What do I think? Well, the science behind the effectiveness of masks seems a little dubious to me, but what the hell. I ordered a four-pack of gaiter-style masks. If I have to wear one, I figured, I might as well look at least somewhat stylish.
Nobody is excited about having to do any of this, but I think one reason there’s so much resistance is because we’ve been jerked around so much in the past five months, and this just seems like one more big yank on the leash. And Americans do not like being leashed, not at all. Europeans don’t seem to mind it that much, and to be fair, Europe, with much less emphasis on personal freedom than America, seems to have been able to get a handle on the virus…so far, anyway. There are no guarantees; South Korea and Australia thought they had it contained, too, and now they’re both seeing new outbreaks, even without any visits from us troublesome, infectious Yanks.

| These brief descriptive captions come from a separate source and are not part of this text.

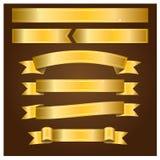 Bannières d'or - illustration Photographie stock libre de droits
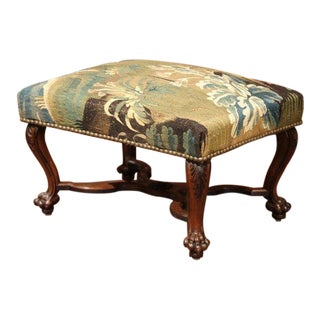 19th Century French Louis XV Carved Walnut Stool and Verdure Aubusson Tapestry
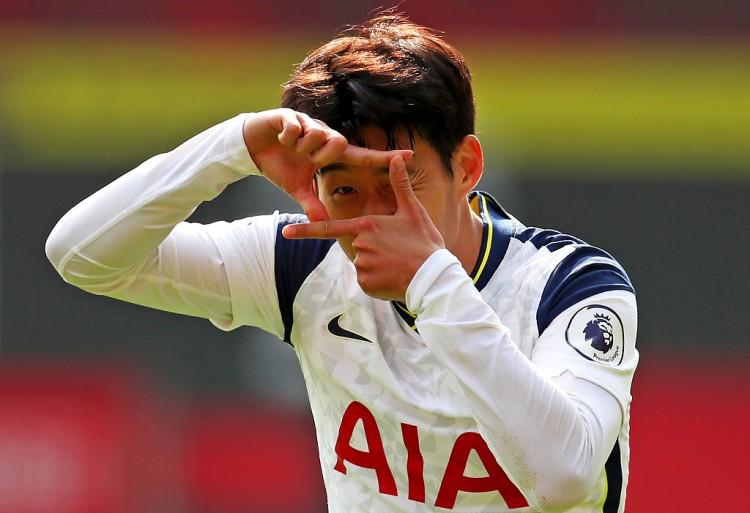 穆里尼奥:孙兴慜是一个特别的球员,也是一个特别的人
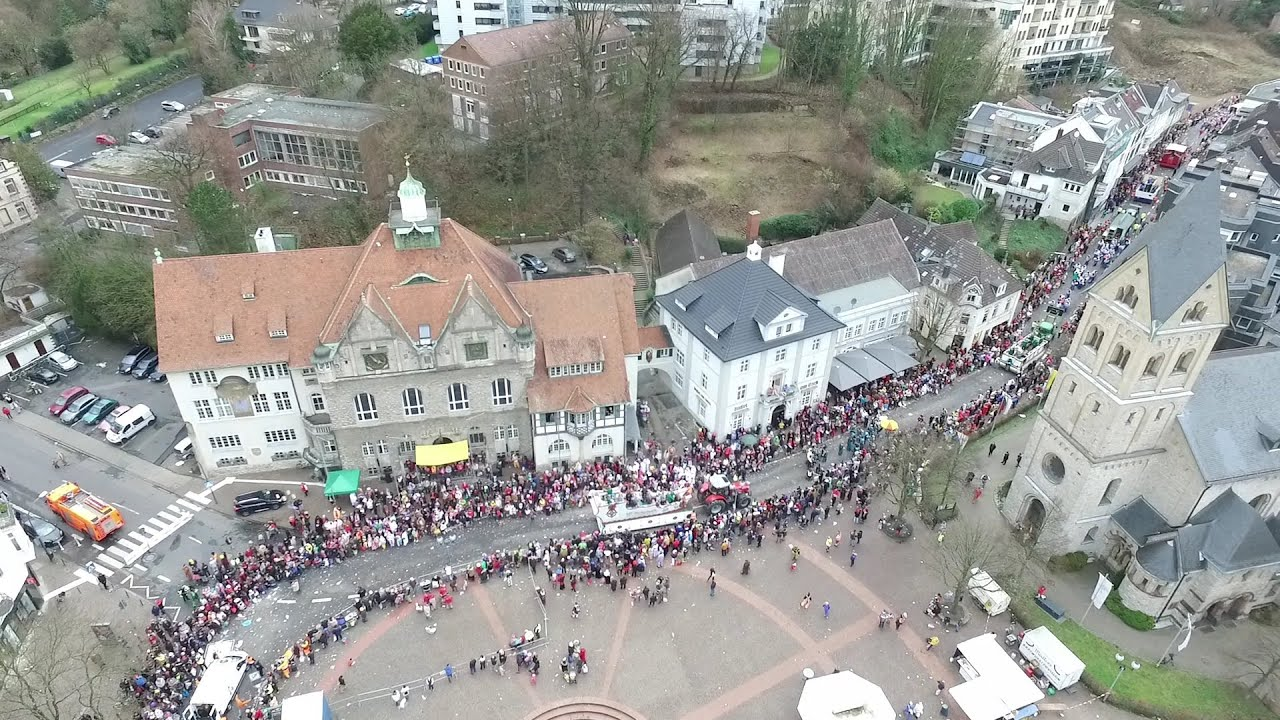 bergisch gladbach karneval 2016 drone phantom 3 youtube. Black Bedroom Furniture Sets. Home Design Ideas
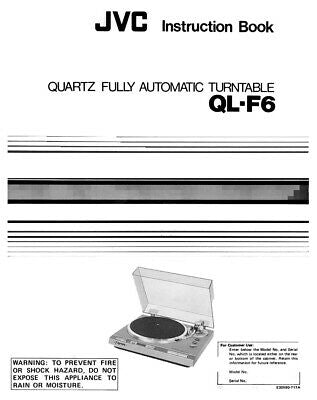 JVC QL-F6 Turntable Owners Instruction Manual Reprint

But like a lot of people, I’ll wear one, even though I don’t like it and don’t think it will do much good. I hope I’m proven wrong, and that after a month or so of near-universal public masking, we’ll have the virus under control here and then that handy Russkie vaccine will arrive. Or, better yet, one of our own companies will have come up with one.
Because if that doesn’t happen, if we all mask up and stay socially-distanced and all of our summer and fall sports seasons are ruined, and businesses that can’t handle all this masking, like bars and restaurants and the entire travel industry, have to close their doors for good, Americans will be very angry. And, all of us angry Americans will be going to the polls on November 3 and the politicians who ordered all this, and who screwed it all up, will pay a price.